Action item>
Reproduce every row below word for word, leaving out the pictures.

(Image-text web data)
_____

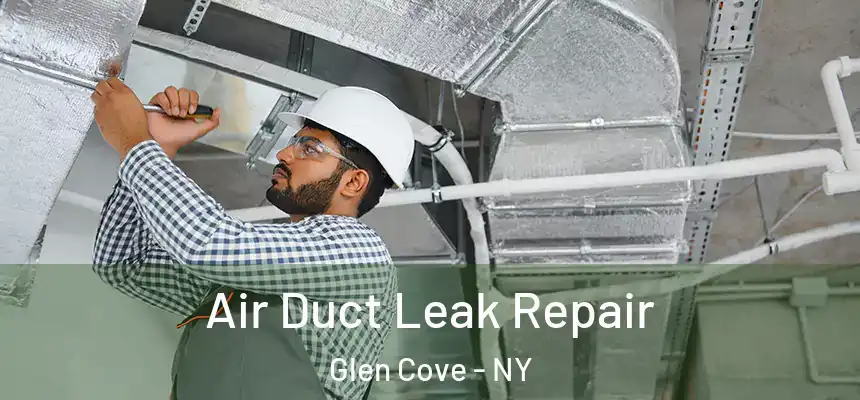  Air Duct Leak Repair Glen Cove - NY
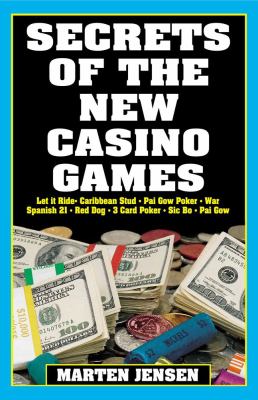 Secrets of the new casino games : Let it Ride, Caribbean Stud, Pai Gow Poker, Casino War, Spanish 21, Red Dog, 3 Card Poker, Sic Bo, Pai Gow cover image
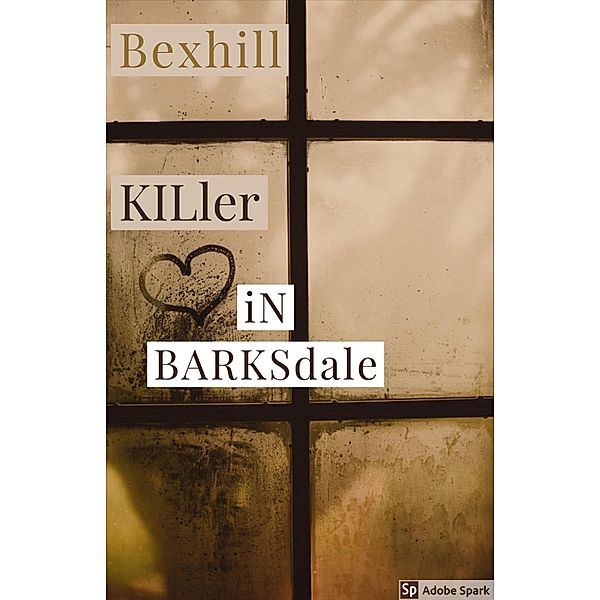 Killer in barksdale, Bexhill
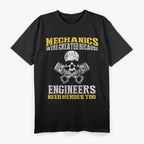 Mechanics Were Created Because Engineers Need Hero T-Shirt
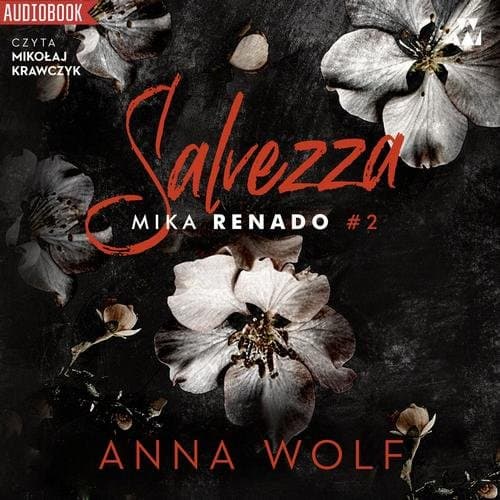 Salvezza. Mika Renado — Anna Wolf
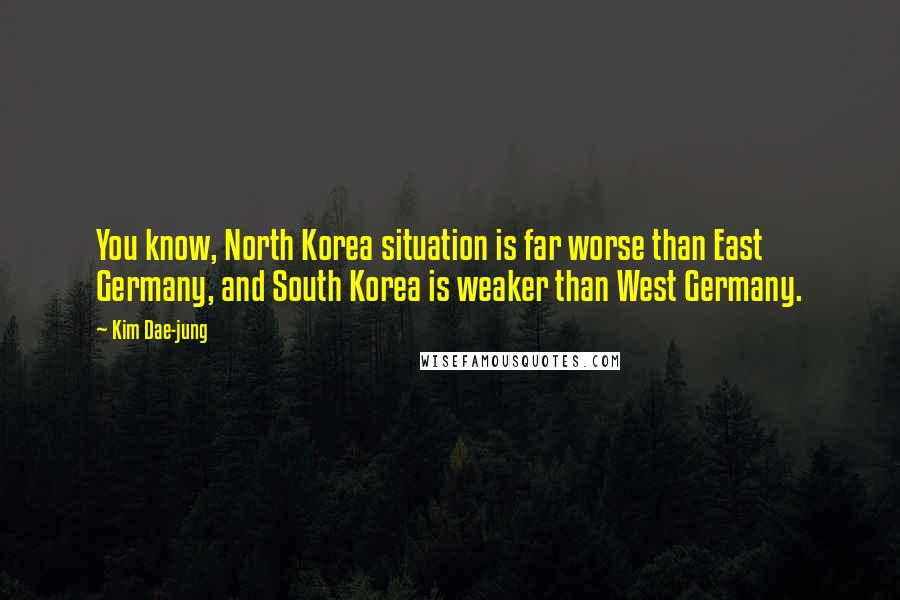 Kim Dae-jung Quotes: You know, North Korea situation is far worse than East Germany, and South Korea is weaker than West Germany.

_____

Solution below>
  Air Duct Leak Repair Glen Cove - NY
 Secrets of the new casino games : Let it Ride, Caribbean Stud, Pai Gow Poker, Casino War, Spanish 21, Red Dog, 3 Card Poker, Sic Bo, Pai Gow cover image
 Killer in barksdale, Bexhill
 Mechanics Were Created Because Engineers Need Hero T-Shirt
 Salvezza. Mika Renado — Anna Wolf
 Kim Dae-jung Quotes: You know, North Korea situation is far worse than East Germany, and South Korea is weaker than West Germany.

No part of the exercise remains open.